§ Document section:
- - - -
Fast spectrogram phase recovery using Local Weighted Sums

Author: Jonathan Le Roux -- 2008-2023

PyPI version

LWS is a C/C++ library for which this package is a Python wrapper.
A Matlab/Mex wrapper is also available.


Copyright (C) 2008-2023 Jonathan Le Roux
Apache 2.0 (

Citing this code

If you use this code, please cite the following papers:

Batch LWS

Jonathan Le Roux, Hirokazu Kameoka, Nobutaka Ono, Shigeki Sagayama,
"Fast Signal Reconstruction from Magnitude STFT Spectrogram Based on Spectrogram Consistency,"
in Proc. International Conference on Digital Audio Effects (DAFx), pp. 397--403, Sep. 2010.

  author =	 {Jonathan {Le Roux} and Hirokazu Kameoka and Nobutaka Ono and Shigeki Sagayama},
  title =	 {Fast Signal Reconstruction from Magnitude {STFT} Spectrogram Based on Spectrogram Consistency},
  booktitle =	 {Proc. International Conference on Digital Audio Effects (DAFx)},
  year =	 2010,
  pages =	 {397--403},
  month =	 sep

Online LWS, "No future" LWS

Jonathan Le Roux, Hirokazu Kameoka, Nobutaka Ono, Shigeki Sagayama,
"Phase initialization schemes for faster spectrogram-consistency-based signal reconstruction,"
in Proc. of ASJ Autumn Meeting, 3-10-3, Sep. 2010.

  author =	 {Jonathan {Le Roux} and Hirokazu Kameoka and Nobutaka Ono and Shigeki Sagayama},
  title =	 {Phase Initialization Schemes for Faster Spectrogram-Consistency-Based Signal Reconstruction},
  year =	 2010,
  booktitle =	 {Proc. Acoustical Society of Japan Autumn Meeting (ASJ)},
  number =	 {3-10-3},
  month =	 mar


  1. The easiest way to install lws is via pip:
pip install lws
  1. To compile from source using cython (required if one modifies the code):
cd python
  1. To compile from source using the pre-generated c source file (which was obtained with cython):
cd python
  1. Alternatively, one can first use cython to create a tarball, which can then be installed with pip:
cd python
make sdist
pip install dist/lws-1.2.7.tar.gz

Note: On Windows, the Microsoft Visual C++ Compiler for your version of Python needs to be installed. See this page for more details.
- - - -
§ Given material:
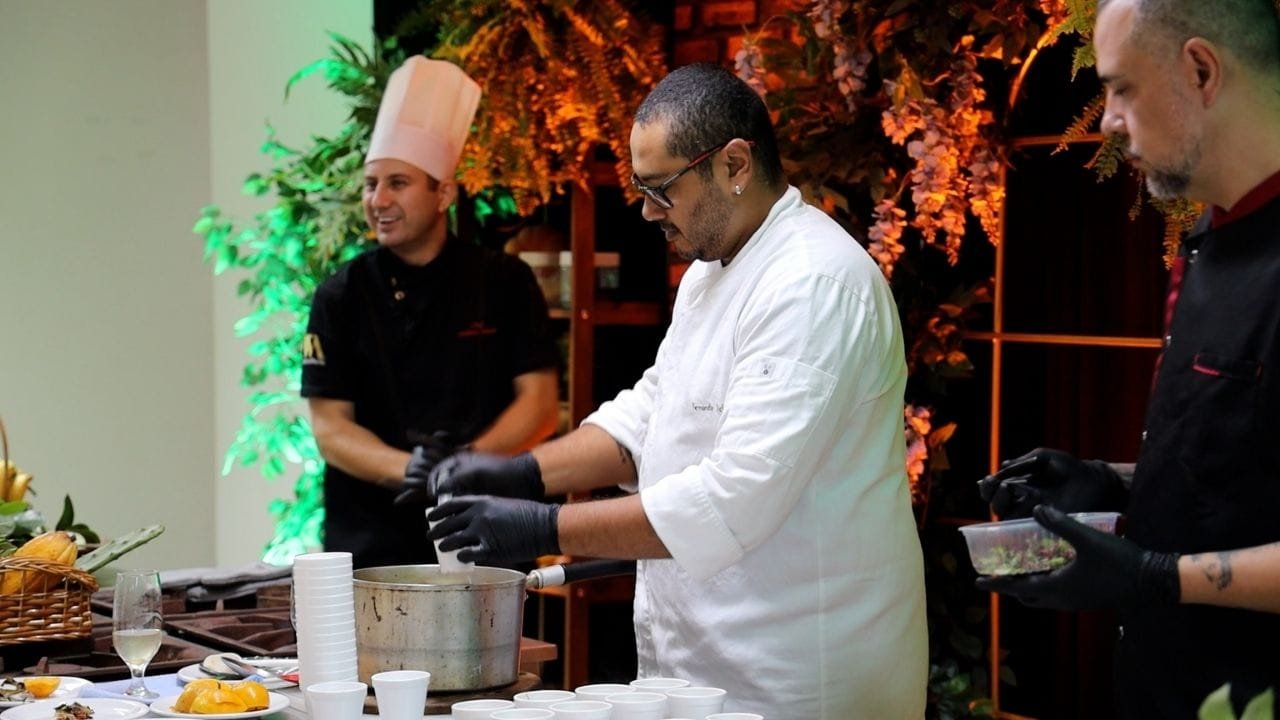 Porto Belo Sabores 2025,oficinas gastronômicas,gastronomia regional SC,eventos gratuitos em Porto Belo,desenvolvimento turístico Porto Belo,Sebrae gastronomia,cultura alimentar catarinense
- - - -
§ Task list:
**1.** Answer each question from the LWS package description.
(a) In what programming language is the LWS library written?
(b) At which conference was the Batch LWS paper presented, and on which pages of the proceedings does it appear?
(c) What must be installed on Windows?
**2.** Write the next part of the LWS package description, starting after its closing note about Windows.

§ Responses in order:
**1.**
(a) C/C++.
(b) The International Conference on Digital Audio Effects (DAFx), pages 397–403.
(c) The Microsoft Visual C++ Compiler for your version of Python.

**2.**
import lws
import numpy as np

lws_processor=lws.lws(512,128, mode="speech") # 512: window length; 128: window shift
X = lws_processor.stft(x) # where x is a single-channel waveform
X0 = np.abs(X) # Magnitude spectrogram
print('{:6}: {:5.2f} dB'.format('Abs(X)', lws_processor.get_consistency(X0)))
X1 = lws_processor.run_lws(X0) # reconstruction from magnitude (in general, one can reconstruct from an initial complex spectrogram)
print('{:6}: {:5.2f} dB'.format('LWS', lws_processor.get_consistency(X1)))


lws_processor=lws.lws(awin_or_fsize, fshift, L = 5, swin = None, look_ahead = 3,
		  nofuture_iterations = 0, nofuture_alpha = 1, nofuture_beta = 0.1, nofuture_gamma = 1,
		  online_iterations = 0, online_alpha = 1, online_beta = 0.1, online_gamma = 1,
		  batch_iterations = 100, batch_alpha = 100, batch_beta = 0.1, batch_gamma = 1,
		  symmetric_win = True, mode= None, fftsize=None, perfectrec=True)
  • awin_or_fsize: either the analysis window, or a window length (in which case the sqrt(hann) window is used); the analysis window should be symmetric for the computations to be correct.
  • fshift: window shift
  • L: approximation order in the phase reconstruction algorithm, 5 should be good.
  • swin: synthesis window (if None, it gets computed from the analysis window for perfect reconstruction)
  • look_ahead: number of look-ahead frames in RTISI-LA-like algorithm, 3 should be good.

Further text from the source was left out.